— START OF INPUT FOR THIS TASK —

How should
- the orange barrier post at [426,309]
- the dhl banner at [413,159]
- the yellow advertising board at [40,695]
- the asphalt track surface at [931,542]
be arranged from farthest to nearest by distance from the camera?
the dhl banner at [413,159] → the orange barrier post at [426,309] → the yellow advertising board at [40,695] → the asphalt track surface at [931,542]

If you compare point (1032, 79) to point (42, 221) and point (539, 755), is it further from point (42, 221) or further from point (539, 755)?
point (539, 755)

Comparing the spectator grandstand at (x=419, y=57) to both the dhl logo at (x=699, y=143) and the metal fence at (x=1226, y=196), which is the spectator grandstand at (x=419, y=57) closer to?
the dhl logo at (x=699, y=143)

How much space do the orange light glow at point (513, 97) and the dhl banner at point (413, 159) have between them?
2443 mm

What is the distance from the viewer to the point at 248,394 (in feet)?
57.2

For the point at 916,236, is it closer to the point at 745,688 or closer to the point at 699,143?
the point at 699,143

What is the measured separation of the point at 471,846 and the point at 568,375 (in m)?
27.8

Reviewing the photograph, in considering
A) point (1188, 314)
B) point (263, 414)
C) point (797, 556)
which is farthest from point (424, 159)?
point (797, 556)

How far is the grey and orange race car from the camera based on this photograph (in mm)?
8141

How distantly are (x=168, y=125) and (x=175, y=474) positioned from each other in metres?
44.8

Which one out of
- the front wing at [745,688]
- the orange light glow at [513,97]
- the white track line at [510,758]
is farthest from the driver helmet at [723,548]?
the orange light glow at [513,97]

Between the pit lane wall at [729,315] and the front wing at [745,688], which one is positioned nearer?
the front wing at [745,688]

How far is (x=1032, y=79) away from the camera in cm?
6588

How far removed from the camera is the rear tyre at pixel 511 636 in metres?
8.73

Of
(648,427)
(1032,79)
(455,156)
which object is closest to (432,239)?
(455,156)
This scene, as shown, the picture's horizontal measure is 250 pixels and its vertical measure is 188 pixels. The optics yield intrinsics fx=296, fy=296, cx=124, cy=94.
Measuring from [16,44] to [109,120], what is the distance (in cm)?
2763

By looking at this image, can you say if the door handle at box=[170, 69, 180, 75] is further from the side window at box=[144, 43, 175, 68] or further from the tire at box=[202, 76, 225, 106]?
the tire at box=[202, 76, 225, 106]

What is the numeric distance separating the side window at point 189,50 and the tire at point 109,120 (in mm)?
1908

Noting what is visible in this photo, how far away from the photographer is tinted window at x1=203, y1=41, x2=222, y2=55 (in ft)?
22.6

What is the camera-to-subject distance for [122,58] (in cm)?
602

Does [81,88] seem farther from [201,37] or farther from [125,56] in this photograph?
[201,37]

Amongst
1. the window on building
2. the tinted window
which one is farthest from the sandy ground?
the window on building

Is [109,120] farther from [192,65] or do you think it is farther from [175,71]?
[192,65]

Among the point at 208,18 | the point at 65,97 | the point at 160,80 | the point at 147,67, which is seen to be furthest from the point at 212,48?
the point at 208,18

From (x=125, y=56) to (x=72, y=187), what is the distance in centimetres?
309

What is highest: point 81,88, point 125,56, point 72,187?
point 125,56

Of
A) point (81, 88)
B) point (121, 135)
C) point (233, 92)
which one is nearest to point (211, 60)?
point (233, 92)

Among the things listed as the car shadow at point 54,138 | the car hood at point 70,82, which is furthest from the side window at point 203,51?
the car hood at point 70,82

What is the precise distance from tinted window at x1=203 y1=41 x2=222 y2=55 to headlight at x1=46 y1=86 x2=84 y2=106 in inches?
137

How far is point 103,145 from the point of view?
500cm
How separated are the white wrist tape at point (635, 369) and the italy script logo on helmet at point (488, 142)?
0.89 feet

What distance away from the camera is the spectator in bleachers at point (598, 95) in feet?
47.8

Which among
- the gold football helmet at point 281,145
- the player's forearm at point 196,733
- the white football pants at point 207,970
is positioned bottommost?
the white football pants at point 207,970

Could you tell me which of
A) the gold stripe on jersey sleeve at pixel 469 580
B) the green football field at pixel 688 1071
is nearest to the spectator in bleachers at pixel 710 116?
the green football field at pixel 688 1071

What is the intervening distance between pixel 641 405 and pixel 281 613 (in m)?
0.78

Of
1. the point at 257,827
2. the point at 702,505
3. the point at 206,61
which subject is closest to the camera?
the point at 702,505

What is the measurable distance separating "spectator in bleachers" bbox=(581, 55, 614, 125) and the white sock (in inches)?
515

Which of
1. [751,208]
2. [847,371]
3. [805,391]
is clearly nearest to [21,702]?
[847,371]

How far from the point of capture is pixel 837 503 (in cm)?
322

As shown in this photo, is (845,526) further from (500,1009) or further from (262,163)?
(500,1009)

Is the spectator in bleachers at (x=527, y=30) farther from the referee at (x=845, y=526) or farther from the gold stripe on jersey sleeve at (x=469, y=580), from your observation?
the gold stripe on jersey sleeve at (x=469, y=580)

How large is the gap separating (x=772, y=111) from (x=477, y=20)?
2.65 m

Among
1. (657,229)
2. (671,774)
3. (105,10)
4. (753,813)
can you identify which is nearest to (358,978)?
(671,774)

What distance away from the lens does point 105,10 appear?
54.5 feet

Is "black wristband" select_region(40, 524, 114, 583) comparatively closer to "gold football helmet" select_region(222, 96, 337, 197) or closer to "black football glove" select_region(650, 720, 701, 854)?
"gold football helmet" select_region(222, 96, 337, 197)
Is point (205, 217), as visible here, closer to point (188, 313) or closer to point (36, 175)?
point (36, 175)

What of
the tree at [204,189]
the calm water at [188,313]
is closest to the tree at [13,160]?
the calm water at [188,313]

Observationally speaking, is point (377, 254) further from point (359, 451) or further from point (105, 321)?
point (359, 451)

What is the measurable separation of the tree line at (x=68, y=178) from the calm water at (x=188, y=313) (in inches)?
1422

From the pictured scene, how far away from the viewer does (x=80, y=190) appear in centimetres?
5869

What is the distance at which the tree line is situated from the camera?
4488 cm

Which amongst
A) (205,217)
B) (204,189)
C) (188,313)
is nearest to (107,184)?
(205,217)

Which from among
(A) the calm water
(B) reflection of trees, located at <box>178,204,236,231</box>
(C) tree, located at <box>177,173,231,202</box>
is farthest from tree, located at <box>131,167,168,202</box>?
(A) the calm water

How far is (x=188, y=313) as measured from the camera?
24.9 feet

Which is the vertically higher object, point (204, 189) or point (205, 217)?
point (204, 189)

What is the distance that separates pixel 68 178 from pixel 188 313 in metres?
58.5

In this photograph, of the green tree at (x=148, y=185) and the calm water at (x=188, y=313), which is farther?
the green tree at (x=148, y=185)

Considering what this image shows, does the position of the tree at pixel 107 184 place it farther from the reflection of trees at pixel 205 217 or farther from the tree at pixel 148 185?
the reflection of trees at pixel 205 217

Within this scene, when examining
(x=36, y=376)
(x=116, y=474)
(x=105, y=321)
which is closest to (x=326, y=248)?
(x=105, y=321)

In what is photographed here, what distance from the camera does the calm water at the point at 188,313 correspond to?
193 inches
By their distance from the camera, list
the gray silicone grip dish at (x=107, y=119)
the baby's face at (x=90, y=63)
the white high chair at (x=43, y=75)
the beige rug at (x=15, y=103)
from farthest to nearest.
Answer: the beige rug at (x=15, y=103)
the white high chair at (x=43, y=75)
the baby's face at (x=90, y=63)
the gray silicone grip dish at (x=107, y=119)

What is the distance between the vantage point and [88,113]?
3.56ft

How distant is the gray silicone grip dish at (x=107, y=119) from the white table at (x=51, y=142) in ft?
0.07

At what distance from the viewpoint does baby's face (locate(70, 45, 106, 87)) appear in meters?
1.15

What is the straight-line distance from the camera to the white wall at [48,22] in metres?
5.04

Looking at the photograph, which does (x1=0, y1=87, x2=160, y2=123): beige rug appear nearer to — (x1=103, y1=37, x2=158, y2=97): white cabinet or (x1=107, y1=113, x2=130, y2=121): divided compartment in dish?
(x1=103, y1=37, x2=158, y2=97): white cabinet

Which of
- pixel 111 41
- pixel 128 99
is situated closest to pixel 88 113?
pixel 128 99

— END OF INPUT FOR THIS TASK —

Report every line above that contains the word "appear".

**RESULT OF THE EXERCISE:**
What distance away from the lens does point 105,10 appear?
From the pictured scene, how far away from the viewer does (x=80, y=190) appear in centimetres?
At what distance from the viewpoint does baby's face (locate(70, 45, 106, 87)) appear in meters?
Looking at the photograph, which does (x1=0, y1=87, x2=160, y2=123): beige rug appear nearer to — (x1=103, y1=37, x2=158, y2=97): white cabinet or (x1=107, y1=113, x2=130, y2=121): divided compartment in dish?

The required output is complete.